* **PROBLEMS AND TASKS**
1. Repeat the passage on the Church of Christ, Scientist word for word, from "Then, almost as" up to and including "Science and Health.".
2. According to the passage on the Church of Christ, Scientist, how many students became the first members of The Mother Church?
3. Go on with the history of the Church of Christ, Scientist, picking up after its final sentence.

* **EXTRACT PROVIDED**
THE DEVELOPMENT OF THE CHURCH OF CHRIST, SCIENTIST

Surviving in spite of the Quimby controversy, Eddy built a national and international church. In so doing, she tried to create a body that adhered as far as possible to the Congregationalism of her childhood. Its tenets affirmed the inspired Bible as the sufficient rule leading to eternal life, the one supreme and infinite God, salvation through Christ, and the crucifixion and resurrection of Jesus. One oft-quoted summary of the basic perspective is called the Statement of Being:

There is no life, truth, intelligence, nor substance in matter. All is infinite Mind and its infinite manifestations, for God is All-in-all. Spirit is immortal Truth; matter is mortal error. Spirit is the real and the eternal; matter is the unreal and temporal. Spirit is God, and man is His image and likeness. Therefore man is not material; he is spiritual.

Ministers from more traditional Christian churches rejected her formulation of doctrine, arguing that she had poured such new meaning into the affirmations and placed them in such a foreign context as to make them say something completely different from traditional Christianity.

Christian Science progressed through the 1880s. The sale of Science and Health necessitated new printings that allowed for its constant revision. In 1883 the first issue of the Journal of Christian Science appeared. In 1884 Eddy added an advanced class to the Metaphysical College’s curriculum. Graduates of these “normal” classes were certified not only to be practitioners, but to hold their own classes and train new practitioners. Many formed Christian Science institutes in cities across the United States. By 1886 these institutes had produced enough new practitioners to create the National Christian Scientist Association (the Christian Scientist Association being limited to personal students of Eddy).

Then, almost as soon as the organization was established, Eddy had second thoughts about attempts to organize the movement at all. In the fall of 1889, she took action by successively disbanding the Christian Scientist Association, the Massachusetts Metaphysical College, and the Church of Christ, Scientist. Earlier in the year, she had turned the journal over to the National Christian Scientist Association, but after its 1890 meeting its members did not gather. Around the country, however, Christian Science churches were being organized and buildings erected. While she reconsidered the structure of the movement, she worked on a major revision of Science and Health.

In 1892 the manifestation of the new direction for the organization of the movement began to be apparent. In 1892, in Boston, she formed the First Church of Christ, Scientist, generally known as The Mother Church. Twenty students became the first members. Tenets, rules, and bylaws were adopted. The Mother Church then assumed the central organizational role in the Christian Science movement. Around it the older remnants (branch churches, for example) of the movement would be reoriented, and from it new elements (the Board of Lectureship, for example) would grow. Membership in The Mother Church became essential for anyone wishing to be active in the movement, as it was a requirement for anyone wishing to take the basic Christian Science class. Local churches continued to exist as autonomously governed bodies, but followed the organizational rules and procedures as laid down in the Church Manual of The Mother Church. After 1892, The Mother Church and those in communion with it constituted the center of the Christian Science movement. However, there were always those who were attracted to the teachings and practice of the church but who rejected its organizational formation.

* **EXCERPTED RECORDS**
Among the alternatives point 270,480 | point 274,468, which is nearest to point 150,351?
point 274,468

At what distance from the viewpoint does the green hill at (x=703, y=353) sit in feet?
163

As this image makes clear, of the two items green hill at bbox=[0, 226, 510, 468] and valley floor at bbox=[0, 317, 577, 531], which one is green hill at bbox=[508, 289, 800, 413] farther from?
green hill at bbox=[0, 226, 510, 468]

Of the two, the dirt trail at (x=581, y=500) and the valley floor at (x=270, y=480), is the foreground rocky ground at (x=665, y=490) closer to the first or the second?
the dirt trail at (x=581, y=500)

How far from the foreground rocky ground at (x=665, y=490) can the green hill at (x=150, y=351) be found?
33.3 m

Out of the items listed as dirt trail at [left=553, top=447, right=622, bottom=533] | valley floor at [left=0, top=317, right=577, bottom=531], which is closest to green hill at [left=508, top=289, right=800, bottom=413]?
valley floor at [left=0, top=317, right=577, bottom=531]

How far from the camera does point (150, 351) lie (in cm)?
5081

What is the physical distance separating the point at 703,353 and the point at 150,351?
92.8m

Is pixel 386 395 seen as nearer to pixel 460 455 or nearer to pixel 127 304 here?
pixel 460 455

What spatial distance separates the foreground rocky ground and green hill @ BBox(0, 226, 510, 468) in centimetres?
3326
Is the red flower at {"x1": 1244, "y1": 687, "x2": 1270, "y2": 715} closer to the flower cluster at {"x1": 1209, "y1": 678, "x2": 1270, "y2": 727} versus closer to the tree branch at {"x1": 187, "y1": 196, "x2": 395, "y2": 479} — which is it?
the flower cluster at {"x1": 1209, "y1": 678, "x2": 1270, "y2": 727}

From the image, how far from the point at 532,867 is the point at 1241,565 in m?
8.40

* **RESULTS OF THE EXERCISE**
1.
Then, almost as soon as the organization was established, Eddy had second thoughts about attempts to organize the movement at all. In the fall of 1889, she took action by successively disbanding the Christian Scientist Association, the Massachusetts Metaphysical College, and the Church of Christ, Scientist. Earlier in the year, she had turned the journal over to the National Christian Scientist Association, but after its 1890 meeting its members did not gather. Around the country, however, Christian Science churches were being organized and buildings erected. While she reconsidered the structure of the movement, she worked on a major revision of Science and Health.

2. Twenty students.

3.
INDEPENDENT CHRISTIAN SCIENCE

Almost from the beginning, Eddy was faced with students who defected but who wished to continue practicing what she had taught them. In some cases, these were students who disagreed on one or two points of belief, but appreciated Eddy’s teachings as a whole. More often, students rejected the demands of the organization or the lack of variance in belief it allowed. In any case, as early as 1880, former students of Eddy established offices and retained their previous designation as Christian Science practitioners.

The first significant former student to establish offices was Edward J. Arens, slowed but not stopped by the loss to Eddy in court. He founded the University of the Science of Spirit and authored his own textbook, The Old Theology. Even before the 1883 trial, Arens had been making Christian Science history in Chicago. One of his students, George B. Charles, was the first Christian Science practitioner active in Chicago. In 1882 Charles introduced Christian Science to the Sherman family. After their study with him, Bradford Sherman, his wife, Martha Sherman, and their son, Roger Sherman, traveled to Boston and in 1883 took the basic class in Christian Science directly from Eddy. After their return to Chicago, they operated for many years as her authorized representatives.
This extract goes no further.